CityFibre CEO Greg Mesch

  • CityFibre tipped for new investment
  • 5G smartphone volumes to ramp this year
  • Facebook adds voice and video calling to its main app

Rumours of new funding for CityFibre’s UK rollout and some 5G smartphone crystal ball-gazing lead the way in today’s industry round-up.

CityFibre is close to raising £500 million from the sale of a minority stake to a consortium of investors and to raise another £500 million by issuing new debt as part of the same deal, according to City AM. Such a deal would value the competitive UK fibre access wholesale operator at more than £2 billion. The company, which under the stewardship of CEO Greg Mesch (pictured above) has been a catalyst for the current wave of fibre access investments in the UK, aims to pass around 8 million premises as part of its current £4 billion Gigabit City Investment Programme, but any new investment might see this target extended as was suggested when talk of a new investment emerged in May. CityFibre was previously a listed company but was acquired by Antin Infrastructure Partners and West Street Infrastructure Partners (a fund managed by Goldman Sachs) in mid-2018 for £537.8 million. (See Memo to UK broadband sector – don’t screw up!)

5G-enabled devices are set to account for 43% of smartphone shipments this year, up from 19% in 2020, according to Omdia. But as the research house points out, only 19% will support mmWave as well as sub-6 GHz spectrum bands, though this proportion is set to increase in 2022 to 32% as mmWave services become available in more markets, especially across Asia. Read more

In a move that many in the industry have anticipated, Facebook has added voice and video call capabilities to its main app, and is trialling the new features with a subset of users, reports Reuters, which adds that the social media giant is expected to ultimately integrate WhatsApp functionality into its main app. The move comes as the US Federal Trade Commission (FTC) amends its complaint against Facebook, adding additional data and evidence to its antitrust accusations, reports Jurist. The FTC’s initial accusation that Facebook had crushed competition via an aggressive M&A strategy had been deemed too flimsy by a federal judge.

The world’s international and wholesale operators are turning to the latest optical and packet technologies to beef up their networks and support the mounting data traffic demands being made as cloud and video service usage grows, particularly while so many employees around the world continue to work remotely. Zayo Group, for example, has announced it upgrading 31 long-haul network routes in North America (US and Canada) and Western Europe with 400 Gbit/s capabilities that will give it “multi-terabit capacity across its underlying global network, enabling higher transmission rates, reduced cost per bit, increased data transfer speeds and significantly greater bandwidth capacity,” while some routes “in select areas” will get early 800 Gbit/s deployments.

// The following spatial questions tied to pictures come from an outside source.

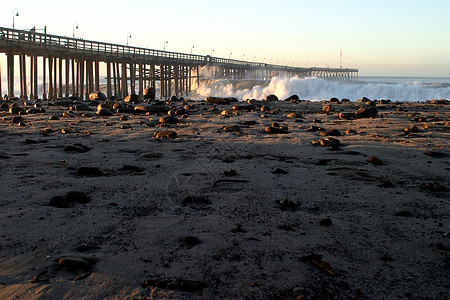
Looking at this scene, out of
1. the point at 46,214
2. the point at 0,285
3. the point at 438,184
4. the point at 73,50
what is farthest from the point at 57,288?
the point at 73,50

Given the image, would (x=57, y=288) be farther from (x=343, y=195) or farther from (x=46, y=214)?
(x=343, y=195)

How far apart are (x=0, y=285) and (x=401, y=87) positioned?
113 feet

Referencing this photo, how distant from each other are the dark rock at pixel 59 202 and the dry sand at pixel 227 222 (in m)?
0.06

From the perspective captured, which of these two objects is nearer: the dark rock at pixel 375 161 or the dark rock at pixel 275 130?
the dark rock at pixel 375 161

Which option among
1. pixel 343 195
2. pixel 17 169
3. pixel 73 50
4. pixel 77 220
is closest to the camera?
pixel 77 220

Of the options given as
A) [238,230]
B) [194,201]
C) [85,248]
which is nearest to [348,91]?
[194,201]

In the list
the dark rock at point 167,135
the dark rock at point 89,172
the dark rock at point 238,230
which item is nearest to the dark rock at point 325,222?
the dark rock at point 238,230

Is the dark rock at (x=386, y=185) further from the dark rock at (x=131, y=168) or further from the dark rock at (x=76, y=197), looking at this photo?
the dark rock at (x=76, y=197)

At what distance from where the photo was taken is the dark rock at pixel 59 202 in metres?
3.67

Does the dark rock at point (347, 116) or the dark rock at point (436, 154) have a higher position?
the dark rock at point (347, 116)

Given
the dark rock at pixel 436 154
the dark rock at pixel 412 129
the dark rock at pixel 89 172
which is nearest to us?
the dark rock at pixel 89 172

Zayo hasn’t stated which tech partners it is working with for these upgrades, but it did announce earlier this year that Ciena’s WaveLogic 5 Extremetech was being deployed to enable 400G wavelengths in Europe. Read more.

Meanwhile, in East Africa, Djibouti Telecom, one of the most important international operators for the African continent, is upgrading its DARE1 (Djibouti Africa Regional Express1) submarine network with Ciena’s GeoMesh Extreme platform to double its line rates to 400 Gbit/s. “Submarine cable networks are our lifeline to the connected world, especially with more people relying on the internet than ever before,” said Mohamed Assoweh Bouh, General Manager of Djibouti Telecom. “The DARE1 upgrade lets us bring much-needed connectivity and content closer to more users, faster—priming our area for economic growth today and for years to come.” Read more.

SoftBank Vision Fund 2 is the lead investor in a $400 million round raised by OPay that values the Nigerian fintech company, which provides a popular mobile money and payments service to users in the massive West African market, at $2 billion, reports TechCrunch (citing a Bloomberg article).